Sabato 15 e domenica 16 ottobre si è svolto il summit dei paesi Brics ospitato dall’India a Goa, alla presenza dei leader di Brasile, Cina, Russia e Sudafrica. Le cicliche riunioni del gruppo più noto dei paesi in via di sviluppo tradizionalmente non hanno mai un’agenda monotematica o un obiettivo comune definito, ma in quest’ultima edizione New Delhi ha cercato con insistenza di dirottare il gruppo dei cinque sulla propria personalissima battaglia contro Islamabad.

In seguito all’attacco terroristico condotto da un commando pakistano contro la base militare di Uri, Kashmir indiano, il mese scorso, Narendra Modi ha intrapreso misure di politica estera ad hoc – tra cui i celebri «attacchi mirati» oltre la Linea di controllo – con l’obiettivo di isolare completamente Islamabad a livello internazionale, accusata di sostenere e foraggiare il terrorismo islamico nella regione.

Una missione che se nell’ambito dei paesi vicini ha già raggiunto risultati tangibili come la cancellazione del meeting dei paesi Saarc (organizzazione dei paesi dell’Asia meridionale) previsto per il mese di novembre a Islamabad, trasposta a livello Brics, ha mostrato tutta la miopia geopolitica di New Delhi, troppo debole per imporre un ostracismo internazionale a pesi massimi internazionali come Vladimir Putin o Xi Jinping o per convincere chiunque, fuori dall’Asia meridionale, che il problema Pakistan sia davvero di portata mondiale.

In due giorni di summit Narendra Modi ha più volte attaccato il Pakistan, senza mai nominarlo, descrivendolo via via come la «nave madre del terrorismo internazionale», Stato che considera il terrorismo «il proprio figlio prediletto» e punto di snodo del «terrorismo internazionale». Lo ha fatto davanti alla Russia, appena reduce dalla prima esercitazione bellica congiunta col Pakistan (in territorio pakistano), e alla Cina, che negli ultimi mesi ha bloccato all’Onu il riconoscimento di Masood Azhar (fondatore di Jaish-e-Mohammad, cellula terroristica responsabile, secondo New Delhi, dell’attentato di gennaio alla base di Pathankot, nel Punjab indiano) come «terrorista internazionale» e la richiesta indiana di entrare a far parte del Nuclear Suppliers Group, organizzazione transnazionale contro la proliferazione delle armi nucleari.

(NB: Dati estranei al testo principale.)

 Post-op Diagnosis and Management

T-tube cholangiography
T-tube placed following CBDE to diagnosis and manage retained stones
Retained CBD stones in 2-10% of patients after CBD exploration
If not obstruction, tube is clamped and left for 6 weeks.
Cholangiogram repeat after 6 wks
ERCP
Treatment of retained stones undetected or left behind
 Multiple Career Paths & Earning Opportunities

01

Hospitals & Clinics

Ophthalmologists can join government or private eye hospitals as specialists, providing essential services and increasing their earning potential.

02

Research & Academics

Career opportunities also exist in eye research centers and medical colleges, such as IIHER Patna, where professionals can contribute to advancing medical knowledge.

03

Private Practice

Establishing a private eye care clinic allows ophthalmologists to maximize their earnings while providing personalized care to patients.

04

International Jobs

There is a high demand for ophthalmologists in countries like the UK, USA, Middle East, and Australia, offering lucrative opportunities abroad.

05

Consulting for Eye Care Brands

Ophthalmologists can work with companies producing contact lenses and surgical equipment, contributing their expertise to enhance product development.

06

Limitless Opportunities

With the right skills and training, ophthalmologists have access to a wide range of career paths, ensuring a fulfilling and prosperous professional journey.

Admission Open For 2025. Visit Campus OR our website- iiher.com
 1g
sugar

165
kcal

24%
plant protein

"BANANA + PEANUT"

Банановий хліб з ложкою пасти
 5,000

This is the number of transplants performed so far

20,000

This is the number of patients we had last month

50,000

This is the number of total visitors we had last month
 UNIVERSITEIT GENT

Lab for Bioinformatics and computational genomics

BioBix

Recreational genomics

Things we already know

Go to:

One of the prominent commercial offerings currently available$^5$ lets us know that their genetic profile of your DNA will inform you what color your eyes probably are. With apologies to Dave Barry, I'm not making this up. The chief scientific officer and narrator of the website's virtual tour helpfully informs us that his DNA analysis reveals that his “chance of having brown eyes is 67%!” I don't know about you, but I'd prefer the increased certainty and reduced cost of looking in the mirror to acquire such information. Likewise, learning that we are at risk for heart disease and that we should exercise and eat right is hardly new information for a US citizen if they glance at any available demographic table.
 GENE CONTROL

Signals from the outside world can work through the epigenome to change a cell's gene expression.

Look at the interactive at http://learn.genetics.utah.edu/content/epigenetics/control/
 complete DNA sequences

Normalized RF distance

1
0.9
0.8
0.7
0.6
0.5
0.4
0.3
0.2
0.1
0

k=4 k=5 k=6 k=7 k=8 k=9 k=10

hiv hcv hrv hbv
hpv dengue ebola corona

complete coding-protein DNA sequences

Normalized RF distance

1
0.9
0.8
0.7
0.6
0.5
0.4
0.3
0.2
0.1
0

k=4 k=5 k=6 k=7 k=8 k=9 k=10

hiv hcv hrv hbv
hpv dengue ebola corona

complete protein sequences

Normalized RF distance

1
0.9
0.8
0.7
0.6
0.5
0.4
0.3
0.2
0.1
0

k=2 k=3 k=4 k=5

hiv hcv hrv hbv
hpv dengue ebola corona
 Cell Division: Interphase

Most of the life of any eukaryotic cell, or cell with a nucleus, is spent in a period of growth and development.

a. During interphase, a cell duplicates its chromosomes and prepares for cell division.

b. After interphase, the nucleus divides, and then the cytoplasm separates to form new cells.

Un tentativo di prova di forza che, seppur osannato dalla stampa ultranazionalista locale con titoli del tenore di «Modi slams Pakistan against Brics wall», nell’obiettivo di spostare Pechino e Mosca contro Islamabad ha miseramente fallito.

La Cina in particolare, che con Islamabad intrattiene fruttuosi rapporti commerciali e proietta un’aura di influenza che rende di fatto il Pakistan lo «sbocco cinese» sul Mar d’Arabia, si è limitata a ribadire l’impegno del gruppo contro il «terrorismo internazionale», auspicando che gli scontri bilaterali che coinvolgono i membri dei Brics e paesi terzi possano essere risolti attraverso il dialogo nelle sedi regionali preposte, citando appunto il Saarc e la Shanghai Cooperation Organization (Sco), organizzazione politica, economica e militare presieduta dalla Cina che l’anno prossimo accoglierà due nuovi membri permanenti: India e Pakistan.

La Russia si è limitata a denunciare l’attentato di Uri senza andare oltre, preferendo lodare i rapporti commerciali bilaterali tra Mosca e New Delhi che, a latere del summit, si sono arricchiti di progetti e memorandum d’intesa per 6 miliardi di dollari tra commesse per armamenti e piani di sviluppo infrastrutturale in India.
Brasile e Sudafrica, presumibilmente, hanno assistito per due giorni a un fuoco incrociato di provocazioni che li vede assolutamente estranei e disinteressati.